Tell us a bit about your participation in the project “ideasforawall” at the University of Alberta in Canada.
This references the new extensions and reinforcement of existing border fence between Mexico and the US, against the background of which, the curator, Lorenzo Fusi, invited artists to make a proposal for an imaginary ‘non-wall’. I went back to images and curious stories of my time in the Bengal borderlands, of various systems that have emerged to subvert the looming fence between India and Bangladesh. The ‘patta’ system where bamboo pattas make their way through gaps of the wire fence upon which cattle are slide across, or the ‘jula’ or ‘javeline throw’ systems, where objects are swivelled on a pivot or flung across the fence. For the exhibition, I made a proposal of a wall that rests on hinges, which swivel and open up, under which you can walk. Elsewhere, you could climb up from both sides via steps or conduct jumping exercises through the wall.
Could talk about your work I Keep Falling at You that is showing at the Karlskirche church in Kassel?
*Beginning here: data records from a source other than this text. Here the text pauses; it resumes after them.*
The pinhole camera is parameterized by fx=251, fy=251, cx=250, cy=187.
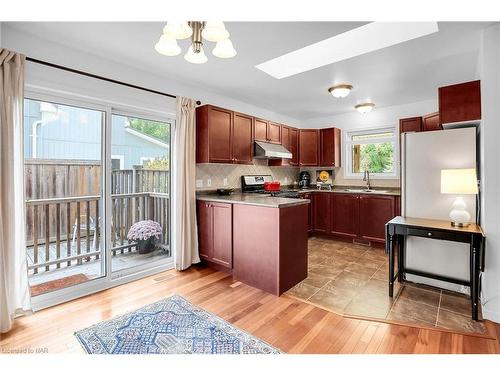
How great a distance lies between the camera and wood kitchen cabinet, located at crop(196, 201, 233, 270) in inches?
121

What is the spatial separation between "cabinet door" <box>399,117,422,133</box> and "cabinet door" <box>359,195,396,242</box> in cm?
118

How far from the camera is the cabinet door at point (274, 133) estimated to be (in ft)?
14.6

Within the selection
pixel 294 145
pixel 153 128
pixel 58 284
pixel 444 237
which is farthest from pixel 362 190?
pixel 58 284

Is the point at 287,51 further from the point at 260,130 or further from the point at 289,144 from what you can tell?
the point at 289,144

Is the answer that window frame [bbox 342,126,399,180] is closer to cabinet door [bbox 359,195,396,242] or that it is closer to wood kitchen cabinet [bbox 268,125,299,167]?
cabinet door [bbox 359,195,396,242]

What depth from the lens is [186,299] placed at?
250 centimetres

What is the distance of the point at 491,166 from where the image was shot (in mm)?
2152

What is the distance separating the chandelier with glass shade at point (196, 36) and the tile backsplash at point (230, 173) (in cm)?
208

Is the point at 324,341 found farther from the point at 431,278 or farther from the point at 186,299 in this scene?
the point at 431,278

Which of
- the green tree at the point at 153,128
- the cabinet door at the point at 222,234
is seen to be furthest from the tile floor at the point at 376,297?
the green tree at the point at 153,128

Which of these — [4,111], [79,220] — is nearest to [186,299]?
[79,220]

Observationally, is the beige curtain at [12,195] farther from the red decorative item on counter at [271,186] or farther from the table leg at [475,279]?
the table leg at [475,279]

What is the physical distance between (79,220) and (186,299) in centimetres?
177

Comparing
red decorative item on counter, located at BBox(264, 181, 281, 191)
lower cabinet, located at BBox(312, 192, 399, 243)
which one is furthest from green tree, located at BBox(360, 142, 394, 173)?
red decorative item on counter, located at BBox(264, 181, 281, 191)
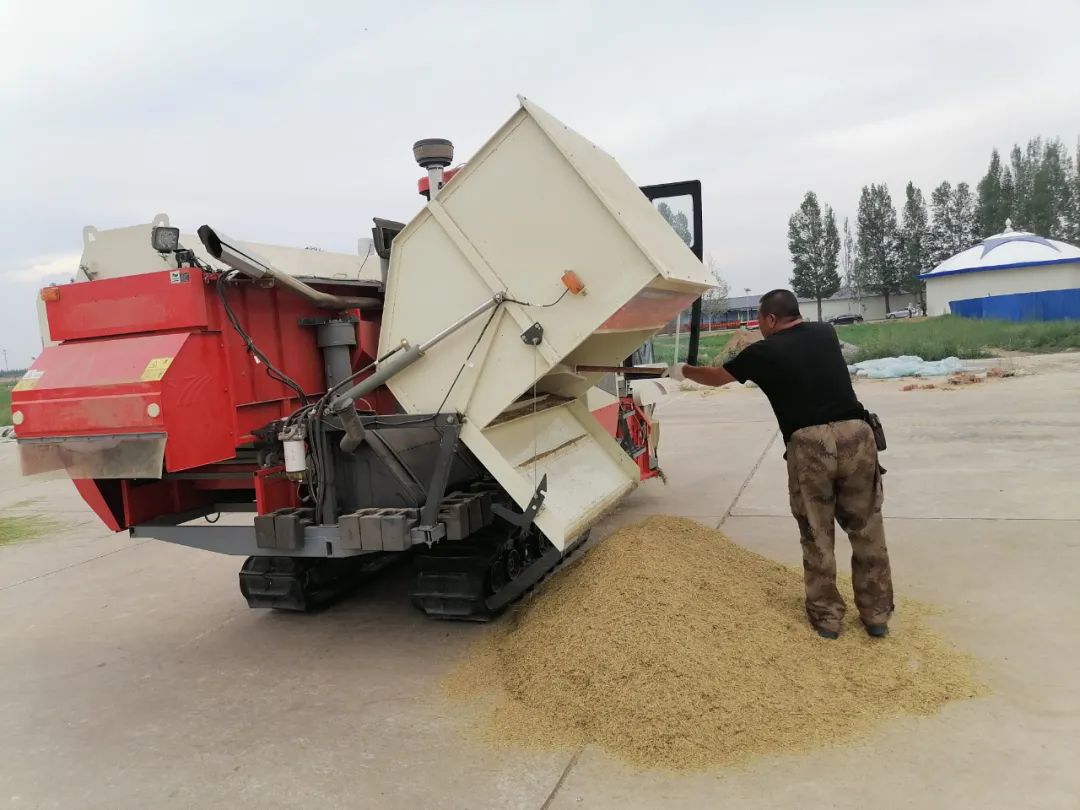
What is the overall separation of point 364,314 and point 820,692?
348 centimetres

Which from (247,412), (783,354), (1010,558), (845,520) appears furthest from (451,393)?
(1010,558)

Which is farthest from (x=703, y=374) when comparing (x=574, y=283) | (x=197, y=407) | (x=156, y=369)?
(x=156, y=369)

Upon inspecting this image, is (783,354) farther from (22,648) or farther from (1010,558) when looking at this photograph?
(22,648)

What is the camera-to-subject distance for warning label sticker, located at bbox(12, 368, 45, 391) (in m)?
4.12

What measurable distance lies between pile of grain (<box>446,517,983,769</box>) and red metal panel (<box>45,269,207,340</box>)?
7.81ft

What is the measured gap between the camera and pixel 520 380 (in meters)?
4.11

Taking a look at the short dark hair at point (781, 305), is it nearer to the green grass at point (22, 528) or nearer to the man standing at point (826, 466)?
the man standing at point (826, 466)

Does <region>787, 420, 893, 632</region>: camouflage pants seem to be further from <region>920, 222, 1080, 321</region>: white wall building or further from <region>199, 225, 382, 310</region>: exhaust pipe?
<region>920, 222, 1080, 321</region>: white wall building

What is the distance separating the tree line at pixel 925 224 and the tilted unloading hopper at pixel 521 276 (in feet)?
194

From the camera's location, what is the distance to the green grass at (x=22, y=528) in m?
8.73

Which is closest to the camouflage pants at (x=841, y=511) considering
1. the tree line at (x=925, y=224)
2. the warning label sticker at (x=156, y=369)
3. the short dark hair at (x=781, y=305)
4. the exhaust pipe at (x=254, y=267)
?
the short dark hair at (x=781, y=305)

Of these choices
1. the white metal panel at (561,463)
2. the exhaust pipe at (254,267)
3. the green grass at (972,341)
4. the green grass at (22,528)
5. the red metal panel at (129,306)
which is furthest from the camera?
the green grass at (972,341)

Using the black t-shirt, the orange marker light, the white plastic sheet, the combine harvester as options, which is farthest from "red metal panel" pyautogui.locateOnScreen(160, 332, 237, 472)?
the white plastic sheet

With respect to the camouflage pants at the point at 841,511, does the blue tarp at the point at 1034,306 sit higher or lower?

This is a set of existing works selected by curator Susanne Klien for the site, which is a church in the centre of Kassel. It is part of a larger set of three exhibitions commemorating 500 years of Martin Luther, one in a church in Berlin and another in Wittenberg prison with 60 artists. In Kassel, I am showing four works in the church. As you walk in, a large hive-shaped object comprising thousands of microphones is suspended in the middle of the darkened space, which emit voices of many who have not been heard. Microphones which are meant to be spoken into, as if in a state of hysteria begin to speak instead. The other work, 24:00:01, a flapboard, does not show destinations and talks about dreams and anxieties enroute these, and in Nothing Will Go on Record, drawings, figures who have stood in front of microphones, disappear from paper. A book is placed on a sacramental pedestal. The show is about entering a state in-between, overhearing whispers, which become songs of longing and desires.
Your work WheredoIendandyoubegin is also the title of the Gotemberg Biennale that just opened.
Like the text, the meaning is not meant to be conclusive and it works at different levels about continuity between time and groups of peoples. It celebrates continuities between two individuals, be it a mother and child and the child who becomes the mother and roles reverse or that between lovers or neighbours across a wall but below the same sky. It looks at the interconnected-ness between thoughts and or how even old manifestos trigger new ones.